Animal sightings: Rabbit, chickadees, hummingbird, geckos, sulphur butterfly, bumble bees, crickets, grasshoppers, hornets, small ants


Weekly update: I found a gumweed blooming in my driveway. The last time I saw one was in 2016. It reminded me how much the local biome has been delimited since I first moved here.

The area was originally prairie, that converted to steppe as people grazed animals. In the last thirty or forty years it has become an exurb of Española. To the west, toward the Río Grande, people build modern houses and landscaped their yards. To the north, where the road skirts the badlands, they brought in double wides. Some resided them and maintained a yard. Others left everything alone.

When I moved here in 1991 most of the plants along the shoulders of the road were pigweed and Russian thistle. But, mixed in were whorled milkweed, ivy leaf morning glories, and woolly plantains. More common were the gum weeds and golden hairy asters.

Some of the seeds blew into my yard, but never naturalized. My soil and water weren’t to their liking.

Houses changed hands, and the new residents tried to control the roadside volunteers that their predecessors had let be.

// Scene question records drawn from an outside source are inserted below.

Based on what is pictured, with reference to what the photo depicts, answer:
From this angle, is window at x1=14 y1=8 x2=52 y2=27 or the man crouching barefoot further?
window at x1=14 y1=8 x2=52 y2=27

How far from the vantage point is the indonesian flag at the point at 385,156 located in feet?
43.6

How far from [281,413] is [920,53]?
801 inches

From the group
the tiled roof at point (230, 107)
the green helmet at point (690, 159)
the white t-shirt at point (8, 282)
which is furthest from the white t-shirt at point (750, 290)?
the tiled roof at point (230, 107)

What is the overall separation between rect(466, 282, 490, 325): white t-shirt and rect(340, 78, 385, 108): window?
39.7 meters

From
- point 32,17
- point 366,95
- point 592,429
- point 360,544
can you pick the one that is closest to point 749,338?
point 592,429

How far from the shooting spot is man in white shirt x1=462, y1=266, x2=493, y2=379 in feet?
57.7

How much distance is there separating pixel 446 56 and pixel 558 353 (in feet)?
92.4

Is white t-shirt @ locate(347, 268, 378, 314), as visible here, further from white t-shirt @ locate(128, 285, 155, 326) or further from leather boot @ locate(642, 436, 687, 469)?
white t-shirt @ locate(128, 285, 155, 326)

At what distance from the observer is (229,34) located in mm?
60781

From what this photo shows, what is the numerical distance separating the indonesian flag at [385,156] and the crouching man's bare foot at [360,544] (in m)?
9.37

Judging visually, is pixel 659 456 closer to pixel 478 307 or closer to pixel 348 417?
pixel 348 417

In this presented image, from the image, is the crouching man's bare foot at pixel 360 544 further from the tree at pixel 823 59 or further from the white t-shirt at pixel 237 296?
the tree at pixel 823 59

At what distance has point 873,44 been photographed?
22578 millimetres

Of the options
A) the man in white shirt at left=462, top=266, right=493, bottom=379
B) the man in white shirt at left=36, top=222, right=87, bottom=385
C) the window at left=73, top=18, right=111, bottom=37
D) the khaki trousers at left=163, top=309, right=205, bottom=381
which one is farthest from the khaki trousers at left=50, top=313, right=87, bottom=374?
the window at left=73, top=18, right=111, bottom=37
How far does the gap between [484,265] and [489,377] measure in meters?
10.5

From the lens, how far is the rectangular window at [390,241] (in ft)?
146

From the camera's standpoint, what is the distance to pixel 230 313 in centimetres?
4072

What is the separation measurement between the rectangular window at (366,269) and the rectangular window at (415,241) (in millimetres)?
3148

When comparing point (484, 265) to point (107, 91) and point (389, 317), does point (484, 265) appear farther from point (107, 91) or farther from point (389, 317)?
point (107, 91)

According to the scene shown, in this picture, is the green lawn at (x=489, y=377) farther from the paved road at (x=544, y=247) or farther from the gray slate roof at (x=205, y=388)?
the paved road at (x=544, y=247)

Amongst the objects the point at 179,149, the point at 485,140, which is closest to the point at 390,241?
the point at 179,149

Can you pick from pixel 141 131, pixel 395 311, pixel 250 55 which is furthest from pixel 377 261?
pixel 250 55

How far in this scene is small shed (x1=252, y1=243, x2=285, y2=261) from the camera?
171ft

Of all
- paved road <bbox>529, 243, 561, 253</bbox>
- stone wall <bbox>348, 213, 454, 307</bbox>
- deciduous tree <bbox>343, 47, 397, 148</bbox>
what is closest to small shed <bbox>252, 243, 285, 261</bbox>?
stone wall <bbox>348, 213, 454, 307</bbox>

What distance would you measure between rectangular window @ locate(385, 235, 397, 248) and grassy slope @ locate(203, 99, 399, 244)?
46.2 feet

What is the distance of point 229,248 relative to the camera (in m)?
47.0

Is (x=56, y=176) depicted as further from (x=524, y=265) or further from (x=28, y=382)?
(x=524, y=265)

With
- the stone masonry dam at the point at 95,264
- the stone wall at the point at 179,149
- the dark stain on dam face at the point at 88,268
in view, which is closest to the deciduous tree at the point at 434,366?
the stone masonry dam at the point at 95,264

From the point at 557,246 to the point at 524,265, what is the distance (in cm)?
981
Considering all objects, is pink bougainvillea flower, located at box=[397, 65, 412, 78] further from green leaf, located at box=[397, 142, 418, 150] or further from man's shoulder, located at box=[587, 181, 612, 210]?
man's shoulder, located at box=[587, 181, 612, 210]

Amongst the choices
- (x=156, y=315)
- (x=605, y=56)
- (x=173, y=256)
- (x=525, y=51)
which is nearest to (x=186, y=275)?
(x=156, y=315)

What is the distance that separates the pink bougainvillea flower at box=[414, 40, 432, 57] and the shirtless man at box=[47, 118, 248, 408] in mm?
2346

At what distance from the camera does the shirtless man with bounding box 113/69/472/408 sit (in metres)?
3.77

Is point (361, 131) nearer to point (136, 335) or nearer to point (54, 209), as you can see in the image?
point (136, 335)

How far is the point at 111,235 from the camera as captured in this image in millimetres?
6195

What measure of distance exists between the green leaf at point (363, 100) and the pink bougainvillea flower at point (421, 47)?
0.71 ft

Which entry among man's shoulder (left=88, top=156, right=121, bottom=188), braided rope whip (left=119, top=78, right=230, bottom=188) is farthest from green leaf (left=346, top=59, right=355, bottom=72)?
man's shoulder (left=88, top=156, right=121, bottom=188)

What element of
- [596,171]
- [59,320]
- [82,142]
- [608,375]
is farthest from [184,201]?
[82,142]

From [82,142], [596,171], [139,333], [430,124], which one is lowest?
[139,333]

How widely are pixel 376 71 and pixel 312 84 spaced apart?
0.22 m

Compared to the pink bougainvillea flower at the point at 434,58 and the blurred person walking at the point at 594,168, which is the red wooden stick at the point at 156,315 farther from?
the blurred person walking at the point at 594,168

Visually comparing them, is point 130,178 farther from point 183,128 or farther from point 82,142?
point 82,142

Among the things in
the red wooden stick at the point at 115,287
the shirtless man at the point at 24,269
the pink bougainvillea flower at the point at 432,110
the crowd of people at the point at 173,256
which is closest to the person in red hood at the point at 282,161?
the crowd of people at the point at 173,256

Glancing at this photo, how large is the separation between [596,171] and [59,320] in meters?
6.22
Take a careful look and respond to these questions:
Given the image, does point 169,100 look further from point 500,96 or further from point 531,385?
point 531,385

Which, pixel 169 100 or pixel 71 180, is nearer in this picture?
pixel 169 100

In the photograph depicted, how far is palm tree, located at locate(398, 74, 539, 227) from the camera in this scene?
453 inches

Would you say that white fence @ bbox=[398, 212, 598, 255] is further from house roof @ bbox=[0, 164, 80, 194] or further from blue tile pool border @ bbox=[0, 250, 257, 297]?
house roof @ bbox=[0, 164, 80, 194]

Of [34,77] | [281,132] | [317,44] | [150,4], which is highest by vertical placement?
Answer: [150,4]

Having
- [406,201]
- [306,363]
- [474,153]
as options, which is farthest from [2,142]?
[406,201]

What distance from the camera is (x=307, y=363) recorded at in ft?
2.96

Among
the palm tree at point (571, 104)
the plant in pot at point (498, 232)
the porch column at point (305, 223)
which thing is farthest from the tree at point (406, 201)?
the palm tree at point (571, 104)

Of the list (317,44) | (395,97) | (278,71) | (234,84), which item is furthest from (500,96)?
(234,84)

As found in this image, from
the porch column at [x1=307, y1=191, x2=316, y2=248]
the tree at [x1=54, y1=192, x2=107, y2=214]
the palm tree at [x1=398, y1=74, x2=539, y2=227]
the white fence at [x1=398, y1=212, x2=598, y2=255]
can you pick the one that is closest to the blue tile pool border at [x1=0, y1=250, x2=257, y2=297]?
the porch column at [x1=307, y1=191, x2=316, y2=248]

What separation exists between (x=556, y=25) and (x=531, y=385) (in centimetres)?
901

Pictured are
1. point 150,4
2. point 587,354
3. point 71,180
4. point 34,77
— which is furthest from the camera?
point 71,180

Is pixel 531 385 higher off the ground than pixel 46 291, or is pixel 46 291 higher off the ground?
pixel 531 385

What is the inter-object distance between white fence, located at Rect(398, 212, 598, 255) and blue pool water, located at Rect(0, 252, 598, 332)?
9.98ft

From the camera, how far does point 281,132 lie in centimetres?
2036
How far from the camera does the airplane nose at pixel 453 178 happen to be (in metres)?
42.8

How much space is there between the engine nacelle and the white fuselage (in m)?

Slowly, the Aesclepias verticillata, Ipomoea hederaea, and Plantago patagonica disappeared.

Sometimes, someone get on his rider mower and cut the roadside vegetation, especially on the curve outside by house where tall plants could block visibility.

Finally, the county began to send out a crew with a blade that reached out six feet, but, of course, was raised a little from the ground. This year they were out in mid-May.

When the original vegetation was destroyed, pigweed (Amaranthus albus) and Russian thistles (Salsola pestifer) moved in. Neither minds being cut, and both will produce seeds on plants a few inches high, below the level of the reapers.

The result has been the gradual reduction of the species in the neighborhood seed bank, so that what was once unique, now looks like every other part of the of the countryside.

As they say, it takes a village to raise a child. A village also defines the common vegetation, even for those who would prefer something else.


Notes on photographs: All taken by the road on 29 July 2019.
1. Sulphur butterfly on Caryopteris clandonensis.

2. The roadside where the gumweed (Grindelia aphanactic) once grew.

3. Russian thistle that sprawled when it couldn’t grow tall; it has a single yellow flower to the top left.